• **Instructions to follow**
Answer these questions using the Cuscuta pacifica text:
1. Along what stretch of coast is the plant native?
2. Which plant does it tend to parasitize?
3. In what habitat and county does Cuscuta pacifica var. papillata occur?

• **Page text**
========================================
Species of flowering plant

Cuscuta pacifica is a species of dodder. Its common name is goldenthread.

==Distribution==
The plant is native to the coast of western North America from British Columbia to Baja California. It is a halophyte, living in coastal salt marsh habitats, such as the San Francisco Bay.

==Description==
Cuscuta pacifica is a slender annual vine with yellowish thread-like stems that wrap tightly around other plants. The leaves are reduced to tiny scales, and it possesses no roots because it is a parasitic plant, like all Cuscuta, and taps nutrients from host plants with its haustoria.

The salt marsh dodder produces flowers with bell-shaped, white glandular corollas with five-pointed triangular lobes. It tends to parasitize Salicornia, but also may be found on other species such as Jaumea carnosa and Grindelia stricta.

Recently, it has become clear that waterfowl might be involved in the dispersal of the species' seeds, as has been confirmed for C. campestris.

===Varieties===
The species includes two varieties:
- Cuscuta pacifica var. pacifica is significantly more common, occurring throughout the species range.
- Cuscuta pacifica var. papillata is a very rare endemic of sand-dune habitats in Mendocino County.

Previous treatments included this species as two varieties of a more broadly defined Cuscuta salina, but they were recently recognized to be a distinct species with clear habitat and host affinities and reproductively isolated from Cuscuta salina var. salina.
========================================
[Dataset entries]
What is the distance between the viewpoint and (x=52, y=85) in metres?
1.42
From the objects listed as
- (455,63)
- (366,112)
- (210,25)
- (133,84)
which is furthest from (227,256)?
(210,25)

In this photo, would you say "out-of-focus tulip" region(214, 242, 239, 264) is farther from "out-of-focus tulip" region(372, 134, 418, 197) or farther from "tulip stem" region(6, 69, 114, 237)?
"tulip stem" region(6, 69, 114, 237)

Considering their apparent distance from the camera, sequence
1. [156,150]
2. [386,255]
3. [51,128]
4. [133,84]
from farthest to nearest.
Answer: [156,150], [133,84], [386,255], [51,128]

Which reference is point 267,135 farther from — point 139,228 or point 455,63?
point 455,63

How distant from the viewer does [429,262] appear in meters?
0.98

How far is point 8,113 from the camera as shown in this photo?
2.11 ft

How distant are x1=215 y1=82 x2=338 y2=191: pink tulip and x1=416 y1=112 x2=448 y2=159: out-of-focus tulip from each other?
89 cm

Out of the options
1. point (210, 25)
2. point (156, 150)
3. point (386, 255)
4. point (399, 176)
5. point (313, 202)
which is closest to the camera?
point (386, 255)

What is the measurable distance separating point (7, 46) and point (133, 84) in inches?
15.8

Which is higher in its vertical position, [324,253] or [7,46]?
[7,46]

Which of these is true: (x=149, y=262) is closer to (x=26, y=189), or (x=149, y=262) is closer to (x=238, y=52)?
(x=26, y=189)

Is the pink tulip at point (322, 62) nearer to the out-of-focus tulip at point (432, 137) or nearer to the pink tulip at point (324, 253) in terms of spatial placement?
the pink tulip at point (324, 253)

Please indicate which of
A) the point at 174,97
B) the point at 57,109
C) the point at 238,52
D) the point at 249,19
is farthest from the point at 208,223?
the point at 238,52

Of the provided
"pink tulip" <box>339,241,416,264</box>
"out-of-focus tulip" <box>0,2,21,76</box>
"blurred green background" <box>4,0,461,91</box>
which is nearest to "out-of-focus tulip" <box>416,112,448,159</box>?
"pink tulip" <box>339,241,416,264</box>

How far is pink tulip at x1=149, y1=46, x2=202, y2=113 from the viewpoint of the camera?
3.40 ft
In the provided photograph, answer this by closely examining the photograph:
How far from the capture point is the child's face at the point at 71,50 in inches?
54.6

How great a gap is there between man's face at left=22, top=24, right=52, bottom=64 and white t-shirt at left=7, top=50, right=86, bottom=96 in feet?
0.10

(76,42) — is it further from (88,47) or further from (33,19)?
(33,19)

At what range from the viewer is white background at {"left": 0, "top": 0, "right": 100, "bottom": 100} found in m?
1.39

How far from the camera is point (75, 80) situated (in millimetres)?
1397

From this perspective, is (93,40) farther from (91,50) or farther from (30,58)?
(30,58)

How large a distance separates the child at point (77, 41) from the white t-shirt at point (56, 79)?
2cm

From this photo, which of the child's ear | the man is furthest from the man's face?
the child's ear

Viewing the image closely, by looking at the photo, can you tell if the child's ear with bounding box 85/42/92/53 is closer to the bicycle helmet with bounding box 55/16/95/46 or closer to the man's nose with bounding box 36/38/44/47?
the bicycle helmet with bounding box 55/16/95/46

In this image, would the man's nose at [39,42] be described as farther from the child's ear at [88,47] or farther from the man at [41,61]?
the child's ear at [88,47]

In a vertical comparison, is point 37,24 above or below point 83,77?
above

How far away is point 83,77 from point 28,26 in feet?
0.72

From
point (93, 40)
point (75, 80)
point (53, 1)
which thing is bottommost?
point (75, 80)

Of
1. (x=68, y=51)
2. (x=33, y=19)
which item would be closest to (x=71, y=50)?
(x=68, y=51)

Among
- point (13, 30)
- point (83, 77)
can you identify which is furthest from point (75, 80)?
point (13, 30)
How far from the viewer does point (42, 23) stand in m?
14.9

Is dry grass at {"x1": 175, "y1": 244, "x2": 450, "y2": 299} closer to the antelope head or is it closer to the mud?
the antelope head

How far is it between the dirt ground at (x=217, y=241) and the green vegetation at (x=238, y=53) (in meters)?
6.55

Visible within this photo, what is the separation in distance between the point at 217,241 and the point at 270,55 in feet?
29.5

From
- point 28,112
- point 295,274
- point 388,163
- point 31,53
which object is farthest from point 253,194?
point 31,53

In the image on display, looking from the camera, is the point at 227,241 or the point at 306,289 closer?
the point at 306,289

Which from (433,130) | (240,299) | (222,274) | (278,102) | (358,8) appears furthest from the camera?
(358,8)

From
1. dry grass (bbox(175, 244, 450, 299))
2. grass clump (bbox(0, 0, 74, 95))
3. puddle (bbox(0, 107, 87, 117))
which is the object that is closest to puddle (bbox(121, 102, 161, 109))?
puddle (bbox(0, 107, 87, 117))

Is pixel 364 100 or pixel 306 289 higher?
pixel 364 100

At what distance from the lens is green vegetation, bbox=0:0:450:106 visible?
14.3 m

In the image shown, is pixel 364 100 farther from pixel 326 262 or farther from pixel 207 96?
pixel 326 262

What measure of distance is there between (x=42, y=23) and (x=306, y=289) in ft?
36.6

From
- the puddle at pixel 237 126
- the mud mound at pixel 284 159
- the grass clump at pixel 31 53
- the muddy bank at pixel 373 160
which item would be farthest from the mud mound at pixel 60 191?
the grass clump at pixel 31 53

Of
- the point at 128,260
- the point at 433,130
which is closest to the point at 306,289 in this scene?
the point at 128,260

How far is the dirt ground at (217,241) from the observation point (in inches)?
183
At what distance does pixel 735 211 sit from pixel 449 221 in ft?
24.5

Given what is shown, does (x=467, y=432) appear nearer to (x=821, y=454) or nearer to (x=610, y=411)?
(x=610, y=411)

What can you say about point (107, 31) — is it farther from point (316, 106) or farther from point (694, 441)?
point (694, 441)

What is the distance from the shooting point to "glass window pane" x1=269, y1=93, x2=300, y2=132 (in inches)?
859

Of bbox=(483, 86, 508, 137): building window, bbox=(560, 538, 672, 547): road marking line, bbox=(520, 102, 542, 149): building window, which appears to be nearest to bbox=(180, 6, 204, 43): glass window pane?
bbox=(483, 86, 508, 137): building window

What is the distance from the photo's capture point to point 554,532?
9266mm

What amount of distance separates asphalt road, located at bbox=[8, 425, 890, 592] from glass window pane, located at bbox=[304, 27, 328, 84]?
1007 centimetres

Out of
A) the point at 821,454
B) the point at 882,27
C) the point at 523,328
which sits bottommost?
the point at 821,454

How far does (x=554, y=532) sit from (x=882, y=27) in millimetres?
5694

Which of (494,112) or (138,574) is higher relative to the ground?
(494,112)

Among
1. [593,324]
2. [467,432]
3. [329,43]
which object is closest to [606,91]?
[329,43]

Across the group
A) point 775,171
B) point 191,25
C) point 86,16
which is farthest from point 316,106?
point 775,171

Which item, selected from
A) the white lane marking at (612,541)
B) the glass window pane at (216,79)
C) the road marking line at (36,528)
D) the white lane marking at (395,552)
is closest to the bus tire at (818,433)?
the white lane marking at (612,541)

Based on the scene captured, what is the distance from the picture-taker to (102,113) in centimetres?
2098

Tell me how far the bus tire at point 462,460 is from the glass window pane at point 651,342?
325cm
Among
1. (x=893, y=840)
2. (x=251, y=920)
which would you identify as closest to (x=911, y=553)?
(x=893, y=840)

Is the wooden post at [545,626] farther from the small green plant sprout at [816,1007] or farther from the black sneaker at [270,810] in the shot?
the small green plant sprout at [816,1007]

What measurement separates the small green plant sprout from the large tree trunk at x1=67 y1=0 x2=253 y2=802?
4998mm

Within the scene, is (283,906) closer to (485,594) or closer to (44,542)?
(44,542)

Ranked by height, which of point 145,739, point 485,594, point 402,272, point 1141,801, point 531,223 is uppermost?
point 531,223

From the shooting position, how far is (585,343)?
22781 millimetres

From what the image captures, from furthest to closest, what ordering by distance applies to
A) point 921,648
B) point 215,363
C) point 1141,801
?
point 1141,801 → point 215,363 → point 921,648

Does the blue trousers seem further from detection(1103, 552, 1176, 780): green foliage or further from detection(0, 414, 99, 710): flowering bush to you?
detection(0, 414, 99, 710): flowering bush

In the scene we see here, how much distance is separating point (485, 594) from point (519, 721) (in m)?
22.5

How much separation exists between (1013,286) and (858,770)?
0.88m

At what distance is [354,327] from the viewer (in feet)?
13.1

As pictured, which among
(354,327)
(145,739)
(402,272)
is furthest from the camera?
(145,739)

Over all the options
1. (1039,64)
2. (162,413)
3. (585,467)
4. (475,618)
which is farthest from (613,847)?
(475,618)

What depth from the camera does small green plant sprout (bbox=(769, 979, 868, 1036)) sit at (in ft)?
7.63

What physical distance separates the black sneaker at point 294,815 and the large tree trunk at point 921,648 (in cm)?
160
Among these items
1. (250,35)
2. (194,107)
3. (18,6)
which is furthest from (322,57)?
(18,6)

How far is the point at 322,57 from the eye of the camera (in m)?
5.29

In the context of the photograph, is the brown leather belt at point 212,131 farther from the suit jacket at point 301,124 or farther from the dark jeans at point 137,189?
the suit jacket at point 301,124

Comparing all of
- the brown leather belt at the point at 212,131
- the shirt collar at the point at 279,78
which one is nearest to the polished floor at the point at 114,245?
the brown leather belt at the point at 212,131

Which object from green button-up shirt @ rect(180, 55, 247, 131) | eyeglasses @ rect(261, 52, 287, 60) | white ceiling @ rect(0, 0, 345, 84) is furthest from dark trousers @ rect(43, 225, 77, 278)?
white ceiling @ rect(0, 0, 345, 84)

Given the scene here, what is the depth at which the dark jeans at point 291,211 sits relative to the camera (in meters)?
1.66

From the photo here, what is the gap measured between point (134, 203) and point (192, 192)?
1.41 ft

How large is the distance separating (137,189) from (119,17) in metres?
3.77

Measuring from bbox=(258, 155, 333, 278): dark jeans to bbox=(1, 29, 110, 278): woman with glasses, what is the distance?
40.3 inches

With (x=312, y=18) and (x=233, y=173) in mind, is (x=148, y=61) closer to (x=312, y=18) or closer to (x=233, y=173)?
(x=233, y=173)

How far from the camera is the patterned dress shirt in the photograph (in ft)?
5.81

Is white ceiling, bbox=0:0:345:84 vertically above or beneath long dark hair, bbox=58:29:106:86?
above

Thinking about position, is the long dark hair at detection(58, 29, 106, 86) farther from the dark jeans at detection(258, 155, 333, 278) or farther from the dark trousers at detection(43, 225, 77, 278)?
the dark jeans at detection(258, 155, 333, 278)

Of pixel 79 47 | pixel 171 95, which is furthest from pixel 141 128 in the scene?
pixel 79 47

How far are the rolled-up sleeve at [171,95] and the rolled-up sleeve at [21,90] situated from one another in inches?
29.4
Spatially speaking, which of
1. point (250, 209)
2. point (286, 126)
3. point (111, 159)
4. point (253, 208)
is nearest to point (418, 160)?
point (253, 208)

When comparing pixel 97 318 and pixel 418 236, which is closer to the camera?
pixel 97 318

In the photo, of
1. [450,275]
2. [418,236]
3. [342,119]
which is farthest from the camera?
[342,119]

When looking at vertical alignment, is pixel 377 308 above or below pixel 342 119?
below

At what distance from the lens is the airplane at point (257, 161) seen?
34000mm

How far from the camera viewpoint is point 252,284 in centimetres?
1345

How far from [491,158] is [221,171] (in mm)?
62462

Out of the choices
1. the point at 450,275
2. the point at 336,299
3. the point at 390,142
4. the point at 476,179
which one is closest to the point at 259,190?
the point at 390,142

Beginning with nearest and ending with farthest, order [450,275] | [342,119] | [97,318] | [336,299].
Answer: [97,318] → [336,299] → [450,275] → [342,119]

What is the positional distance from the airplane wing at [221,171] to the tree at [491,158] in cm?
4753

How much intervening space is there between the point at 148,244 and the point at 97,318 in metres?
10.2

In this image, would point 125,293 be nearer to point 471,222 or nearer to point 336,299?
========================================
• **Result for this exercise**
1. The coast of western North America from British Columbia to Baja California.
2. Salicornia.
3. Sand-dune habitats in Mendocino County.